The unfolding force of SUMO1 increases upon binding the SBM peptides. The overlay of unfolding force histograms of SUMO1 (open bars) and SUMO1 bound to S10 (red-hatched bars) (A) and S12 (blue-hatched bars) (B) are shown. The histograms clearly show that the average unfolding force of SUMO1 increased from 132 pN to 166 pN upon binding to S10 and to 179 pN upon binding to S12. To see this figure in color, go online.

Figure 4

Dependence of the unfolding force of SUMO1 on SBM peptide concentration. The unfolding force of SUMO1 increases with increasing concentrations of S10 (A) and S12 (B), with a sudden change at concentrations close to the K_d of the complex of the protein and the SBM peptide. Sigmoidal fits are shown by dotted lines (see text for more details). The unfolding force histograms of SUMO1 at various concentrations of S10 and S12 are shown in Fig. S3.

Figure 5

The distance to the unfolding transition state (Δx_u) for SUMO1 becomes smaller upon binding to the SBM peptides. Shown are the pulling-speed-dependent unfolding forces of SUMO1 alone (triangles) and in the presence of S10 (solid squares) and S12 (open squares). The graph shows that SUMO1 is more dependent on the pulling speed in the presence of the SBM peptides. Dashed lines are Monte Carlo fits to the experimental data. SUMO1 in the presence of the SBM peptides has a Δx_u of 0.25 nm, which is smaller than that of the ligand-free SUMO1 (0.51 nm). Values are expressed as the mean ± SE. The k_u⁰and Δx_u values are given in Table 2. The speed dependence data for ligand-free SUMO1 is taken from our earlier report (19).

Figure 6

Schematic energy landscape of SUMO1 bound to SBM peptides S10 and S12. SUMO1 in its native state is stabilized by ligand binding.
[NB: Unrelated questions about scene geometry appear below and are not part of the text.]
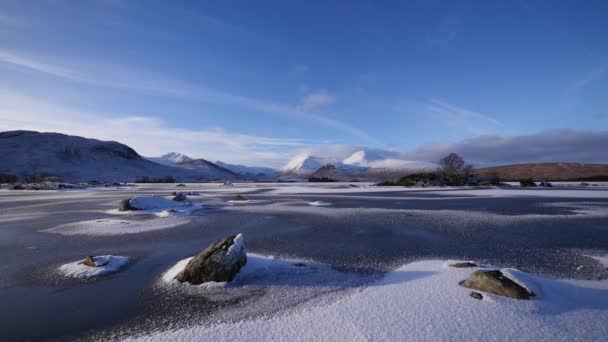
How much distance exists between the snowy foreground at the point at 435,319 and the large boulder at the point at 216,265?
4.99 ft

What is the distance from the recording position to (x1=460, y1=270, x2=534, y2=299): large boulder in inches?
160

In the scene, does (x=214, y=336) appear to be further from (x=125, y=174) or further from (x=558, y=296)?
(x=125, y=174)

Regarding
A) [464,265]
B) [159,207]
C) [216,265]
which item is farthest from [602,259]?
[159,207]

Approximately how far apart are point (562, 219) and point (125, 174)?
10570cm

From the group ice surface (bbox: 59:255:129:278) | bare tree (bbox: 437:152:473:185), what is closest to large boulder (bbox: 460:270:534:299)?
ice surface (bbox: 59:255:129:278)

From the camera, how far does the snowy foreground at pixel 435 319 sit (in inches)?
130

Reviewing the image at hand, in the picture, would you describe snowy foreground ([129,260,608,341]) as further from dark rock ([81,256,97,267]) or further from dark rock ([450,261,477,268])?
dark rock ([81,256,97,267])

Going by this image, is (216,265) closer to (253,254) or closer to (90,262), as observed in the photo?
(253,254)

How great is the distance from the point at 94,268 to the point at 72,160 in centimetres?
11130

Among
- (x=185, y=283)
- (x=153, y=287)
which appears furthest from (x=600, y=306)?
(x=153, y=287)

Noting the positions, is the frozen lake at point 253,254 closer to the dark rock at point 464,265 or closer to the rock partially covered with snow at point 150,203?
the dark rock at point 464,265

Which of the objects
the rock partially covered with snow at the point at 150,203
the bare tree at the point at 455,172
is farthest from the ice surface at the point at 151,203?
the bare tree at the point at 455,172

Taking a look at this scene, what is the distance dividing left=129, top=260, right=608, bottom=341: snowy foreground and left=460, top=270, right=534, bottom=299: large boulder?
0.11 meters

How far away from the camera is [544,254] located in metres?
6.56
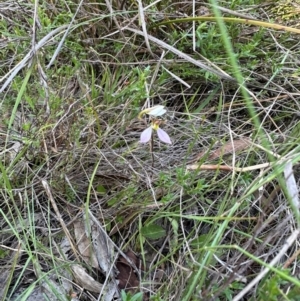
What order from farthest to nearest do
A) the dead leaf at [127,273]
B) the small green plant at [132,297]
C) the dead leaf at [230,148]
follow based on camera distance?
1. the dead leaf at [230,148]
2. the dead leaf at [127,273]
3. the small green plant at [132,297]

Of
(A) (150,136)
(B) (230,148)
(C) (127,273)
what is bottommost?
(C) (127,273)

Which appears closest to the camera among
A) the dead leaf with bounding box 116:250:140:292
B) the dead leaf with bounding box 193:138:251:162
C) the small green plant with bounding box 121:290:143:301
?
the small green plant with bounding box 121:290:143:301

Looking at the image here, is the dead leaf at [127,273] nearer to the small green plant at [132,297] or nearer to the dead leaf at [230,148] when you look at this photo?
the small green plant at [132,297]

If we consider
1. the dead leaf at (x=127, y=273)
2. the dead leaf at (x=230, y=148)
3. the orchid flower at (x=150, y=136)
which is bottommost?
the dead leaf at (x=127, y=273)

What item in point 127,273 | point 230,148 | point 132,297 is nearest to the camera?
point 132,297

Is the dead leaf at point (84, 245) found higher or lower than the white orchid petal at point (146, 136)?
lower

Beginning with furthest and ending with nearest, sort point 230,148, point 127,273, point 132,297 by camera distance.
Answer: point 230,148 < point 127,273 < point 132,297

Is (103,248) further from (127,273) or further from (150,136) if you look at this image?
(150,136)

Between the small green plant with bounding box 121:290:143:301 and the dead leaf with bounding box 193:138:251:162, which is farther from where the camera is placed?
the dead leaf with bounding box 193:138:251:162

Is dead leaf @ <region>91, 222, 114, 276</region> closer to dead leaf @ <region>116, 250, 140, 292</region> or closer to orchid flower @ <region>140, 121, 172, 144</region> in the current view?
dead leaf @ <region>116, 250, 140, 292</region>

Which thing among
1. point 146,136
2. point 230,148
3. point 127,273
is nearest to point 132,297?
point 127,273

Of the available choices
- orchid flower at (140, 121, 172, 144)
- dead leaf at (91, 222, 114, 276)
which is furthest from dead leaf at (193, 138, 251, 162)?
dead leaf at (91, 222, 114, 276)

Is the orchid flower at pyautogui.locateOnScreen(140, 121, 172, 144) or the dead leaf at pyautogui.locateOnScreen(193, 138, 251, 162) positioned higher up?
the orchid flower at pyautogui.locateOnScreen(140, 121, 172, 144)

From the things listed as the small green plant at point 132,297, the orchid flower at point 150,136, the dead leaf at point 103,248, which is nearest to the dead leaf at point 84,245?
the dead leaf at point 103,248
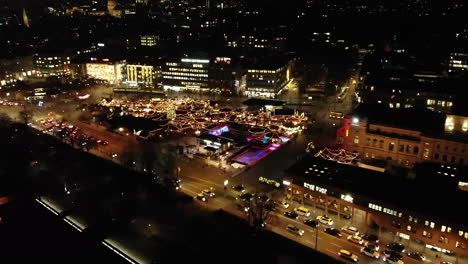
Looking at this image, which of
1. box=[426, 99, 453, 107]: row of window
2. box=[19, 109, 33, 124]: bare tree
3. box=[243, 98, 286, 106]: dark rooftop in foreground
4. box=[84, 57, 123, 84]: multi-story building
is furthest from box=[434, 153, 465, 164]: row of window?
box=[84, 57, 123, 84]: multi-story building

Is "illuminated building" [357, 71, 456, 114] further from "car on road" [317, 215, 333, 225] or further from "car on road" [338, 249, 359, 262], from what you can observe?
"car on road" [338, 249, 359, 262]

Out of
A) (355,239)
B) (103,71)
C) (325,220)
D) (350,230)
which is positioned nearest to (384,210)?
(350,230)

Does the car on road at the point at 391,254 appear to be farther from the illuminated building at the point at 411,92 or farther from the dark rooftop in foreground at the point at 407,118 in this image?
the illuminated building at the point at 411,92

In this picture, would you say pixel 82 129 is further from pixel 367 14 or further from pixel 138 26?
pixel 367 14

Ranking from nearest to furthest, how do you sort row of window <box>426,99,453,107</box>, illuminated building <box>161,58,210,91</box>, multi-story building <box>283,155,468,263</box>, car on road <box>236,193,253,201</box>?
multi-story building <box>283,155,468,263</box>, car on road <box>236,193,253,201</box>, row of window <box>426,99,453,107</box>, illuminated building <box>161,58,210,91</box>

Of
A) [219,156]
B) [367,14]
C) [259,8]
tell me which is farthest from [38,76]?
[367,14]

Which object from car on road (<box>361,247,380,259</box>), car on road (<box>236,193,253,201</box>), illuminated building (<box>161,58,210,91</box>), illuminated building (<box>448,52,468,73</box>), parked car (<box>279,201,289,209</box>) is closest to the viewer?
car on road (<box>361,247,380,259</box>)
The distance to the unfolding transition state (Δx_u) decreases from 0.51 nm to 0.25 nm upon ligand binding. The activation energies of unfolding are similar for SUMO1 in the presence of S10 and S12 but lower than the ligand-free SUMO1. The values of Δx_u and k_u⁰ used for this calculation are obtained from Monte Carlo simulations. The ΔG value for the native-state stabilization of SUMO1 upon binding S12 is an estimate from earlier studies (16), and S10 is assumed to have the same value in the above representation.